Masalahnya, tipe 201 dilarang di Tiongkok untuk makanan karena mudah berkarat dan mengandung mangan tinggi. Jika terkena makanan asam, logam berisiko larut. BPOM Jawa Tengah pernah menguji 100 nampan pada 2024: 65 di antaranya gagal uji logam berat.

“Importer maunya harga murah tipe 201, tapi pakai label 304. Ini sangat berbahaya, apalagi untuk anak-anak sekolah,” kata seorang anggota APMAKI (Asosiasi Produsen Nampan Makan Indonesia).

Dampaknya tidak main-main: paparan mangan berlebih bisa menyebabkan tremor, gangguan paru-paru, hingga kerusakan saraf pusat.

4. Isu Halal dari dugaan penggunaan lemak babi

Seorang siswa mengangkat makanan bergizi gratis (MBG) yang dibagikan di SMKN 26 Rawamangun, Jakarta Timur, Senin (4/8/2025). (ANTARA FOTO/Fakhri Hermansyah)

Lebih jauh, IBP menemukan dokumen Safety Data Sheet (SDS) yang mengindikasikan penggunaan lard oil (minyak babi) sebagai campuran pelumas mesin produksi stainless steel. Jika benar, hal itu menimbulkan keraguan status halal pada nampan MBG.

Saat ini, dua laboratorium di Jakarta masih meneliti sampel nampan untuk mendeteksi adanya zat hewani. NU dan Muhammadiyah belum mengeluarkan pernyataan resmi, menunggu hasil uji laboratorium.

Seorang pengurus IPNU (Ikatan Pelajar Nahdlatul Ulama) menegaskan: “Halal itu proses panjang. Perlu bukti ilmiah sebelum diputuskan.”

Fakta lain yang mengkhawatirkan adalah soal kapasitas produksi lokal. Data resmi Badan Gizi Nasional (BGN) menyebut produksi lokal hanya 2 juta nampan per bulan. Tapi, asosiasi industri menegaskan kapasitas gabungan bisa 11,4 juta unit per bulan—cukup untuk memenuhi kebutuhan MBG.

Meski demikian, pasar justru dikuasai impor China. Data UN Comtrade menunjukkan, pada 2024 saja, Indonesia mengimpor 2,2 juta nampan senilai Rp400 miliar, hampir dua kali lipat dari tahun sebelumnya.

Seorang pengusaha lokal mengeluh: “Produk lokal sanggup, tapi pemerintah malah kasih jalan ke impor murah dari Chaoshan. Lama-lama kita mati.”
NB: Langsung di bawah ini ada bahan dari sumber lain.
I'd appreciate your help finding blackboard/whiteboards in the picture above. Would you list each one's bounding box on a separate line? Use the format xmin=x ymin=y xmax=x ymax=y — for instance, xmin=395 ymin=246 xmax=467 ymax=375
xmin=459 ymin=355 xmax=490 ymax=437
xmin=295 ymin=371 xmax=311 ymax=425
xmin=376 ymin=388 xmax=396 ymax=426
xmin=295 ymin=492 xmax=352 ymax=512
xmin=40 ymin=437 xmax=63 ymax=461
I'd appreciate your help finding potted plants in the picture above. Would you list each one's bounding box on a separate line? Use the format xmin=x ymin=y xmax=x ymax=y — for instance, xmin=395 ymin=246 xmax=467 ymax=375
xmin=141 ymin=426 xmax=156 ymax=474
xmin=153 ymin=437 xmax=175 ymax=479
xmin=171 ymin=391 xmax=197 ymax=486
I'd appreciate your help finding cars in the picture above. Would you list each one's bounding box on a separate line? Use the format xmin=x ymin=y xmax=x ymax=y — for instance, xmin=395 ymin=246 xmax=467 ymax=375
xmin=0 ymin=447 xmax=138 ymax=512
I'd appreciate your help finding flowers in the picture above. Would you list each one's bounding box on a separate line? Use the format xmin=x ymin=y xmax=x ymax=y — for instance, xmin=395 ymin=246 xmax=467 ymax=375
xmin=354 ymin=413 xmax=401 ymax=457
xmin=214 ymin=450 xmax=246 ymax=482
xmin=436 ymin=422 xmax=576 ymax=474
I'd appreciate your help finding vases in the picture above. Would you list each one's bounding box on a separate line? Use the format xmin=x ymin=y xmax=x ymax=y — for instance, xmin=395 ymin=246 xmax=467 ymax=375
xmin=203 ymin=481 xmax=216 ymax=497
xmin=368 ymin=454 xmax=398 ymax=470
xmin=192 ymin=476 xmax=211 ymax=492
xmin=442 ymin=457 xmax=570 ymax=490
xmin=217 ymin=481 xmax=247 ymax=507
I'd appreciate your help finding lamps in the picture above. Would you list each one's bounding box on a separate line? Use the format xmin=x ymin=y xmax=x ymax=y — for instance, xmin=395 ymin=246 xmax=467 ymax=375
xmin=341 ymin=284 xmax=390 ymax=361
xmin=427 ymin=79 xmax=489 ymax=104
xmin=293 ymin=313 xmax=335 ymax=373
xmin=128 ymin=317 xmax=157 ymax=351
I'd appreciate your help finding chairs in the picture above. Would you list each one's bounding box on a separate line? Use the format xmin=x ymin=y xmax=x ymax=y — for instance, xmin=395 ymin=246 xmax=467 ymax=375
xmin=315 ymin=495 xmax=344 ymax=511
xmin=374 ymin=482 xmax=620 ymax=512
5. Pemerintah diminta bertindak tegas

Siswa menyantap makanan bergizi gratis (MBG) di SDN Kunciran 2, Pinang, Kota Tangerang, Banten, Rabu (13/8/2025). (ANTARA FOTO/Putra M. Akbar)

Kementerian Perdagangan belum memberikan klarifikasi resmi soal dugaan pelabelan palsu dan penyelundupan nampan MBG. Sementara itu, BGN selaku pengelola program mengaku tidak punya otoritas soal kualitas nampan.

Padahal, anak-anak sekolah sudah menggunakan jutaan nampan impor ini setiap hari. Artinya, isu keselamatan, kesehatan, dan halal tidak bisa ditunda.

“BGN hanya pengguna. Penilaian produk harus dari otoritas yang berwenang,” kata Kepala BGN, Dadan Hindayana.

Dengan anggaran Rp116,6 triliun, pemerintah dituntut transparan. Pengawasan lintas kementerian—dari Perdagangan, Perindustrian, BPOM, hingga BPJPH—perlu diperketat agar anak-anak tidak jadi korban dari skandal nampan makan sekolah.

“Yang dipertaruhkan bukan hanya anggaran, tapi juga kesehatan anak-anak Indonesia dan kepercayaan publik,” tulis laporan investigasi IBP.